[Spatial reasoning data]

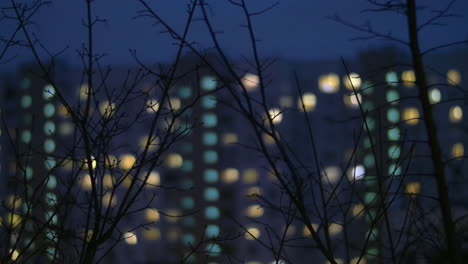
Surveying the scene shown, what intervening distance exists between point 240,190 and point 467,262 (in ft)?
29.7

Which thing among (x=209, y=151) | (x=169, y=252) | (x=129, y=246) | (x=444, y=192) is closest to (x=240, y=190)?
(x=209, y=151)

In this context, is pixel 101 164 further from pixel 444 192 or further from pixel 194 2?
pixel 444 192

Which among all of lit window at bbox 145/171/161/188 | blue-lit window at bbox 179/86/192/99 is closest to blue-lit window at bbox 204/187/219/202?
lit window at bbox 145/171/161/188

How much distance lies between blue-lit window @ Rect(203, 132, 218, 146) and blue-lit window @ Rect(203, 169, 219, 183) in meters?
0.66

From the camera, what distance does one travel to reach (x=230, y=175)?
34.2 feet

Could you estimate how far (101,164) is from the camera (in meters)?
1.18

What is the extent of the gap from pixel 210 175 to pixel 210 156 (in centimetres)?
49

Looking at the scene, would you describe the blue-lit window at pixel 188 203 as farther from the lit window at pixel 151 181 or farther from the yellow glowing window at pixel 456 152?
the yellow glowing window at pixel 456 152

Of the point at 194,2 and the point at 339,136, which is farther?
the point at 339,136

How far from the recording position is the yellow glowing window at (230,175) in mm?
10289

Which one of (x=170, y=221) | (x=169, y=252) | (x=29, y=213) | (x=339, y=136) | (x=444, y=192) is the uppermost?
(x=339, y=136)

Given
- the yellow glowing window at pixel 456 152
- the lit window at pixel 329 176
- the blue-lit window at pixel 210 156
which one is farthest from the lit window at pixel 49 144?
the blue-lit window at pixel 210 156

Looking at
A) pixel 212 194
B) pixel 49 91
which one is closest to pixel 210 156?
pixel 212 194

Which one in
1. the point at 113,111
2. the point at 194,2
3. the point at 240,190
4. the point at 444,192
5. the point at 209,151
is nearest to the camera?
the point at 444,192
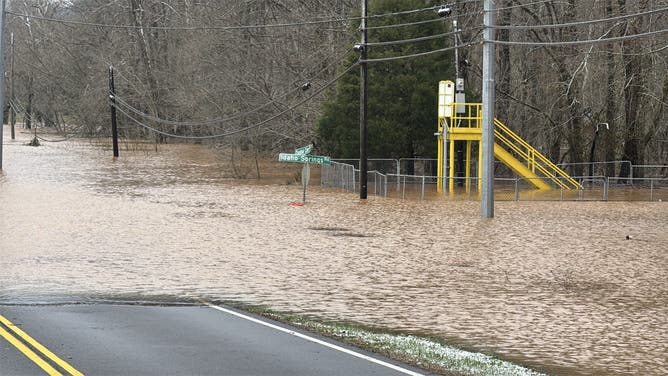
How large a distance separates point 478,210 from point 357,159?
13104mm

* [Instructions for the task] Could you quote the data word for word from the line containing "Looking at the" through the end of the data, omitting the pictures?

* [Written solution]
Looking at the scene, would you describe the blue-lit window at pixel 188 203 as farther from the lit window at pixel 151 181 or farther from the yellow glowing window at pixel 456 152?
the yellow glowing window at pixel 456 152

Of the point at 194,2 and the point at 339,136, which is farther?
the point at 339,136

How far from the recording position is the yellow glowing window at (230,175) in mm?
10289

Which one of (x=170, y=221) | (x=169, y=252) | (x=29, y=213) | (x=339, y=136) | (x=444, y=192) is the uppermost?
(x=339, y=136)

Given
- the yellow glowing window at pixel 456 152
- the lit window at pixel 329 176
- the blue-lit window at pixel 210 156
which one is farthest from the lit window at pixel 49 144?
the blue-lit window at pixel 210 156

Looking at
A) pixel 212 194
B) pixel 49 91
which one is closest to pixel 210 156?
pixel 212 194

Which one in
1. the point at 113,111
2. the point at 194,2
3. the point at 240,190
4. the point at 444,192
5. the point at 209,151
is nearest to the camera?
the point at 444,192
How large a distance separates point 478,210 from point 357,159?
13104mm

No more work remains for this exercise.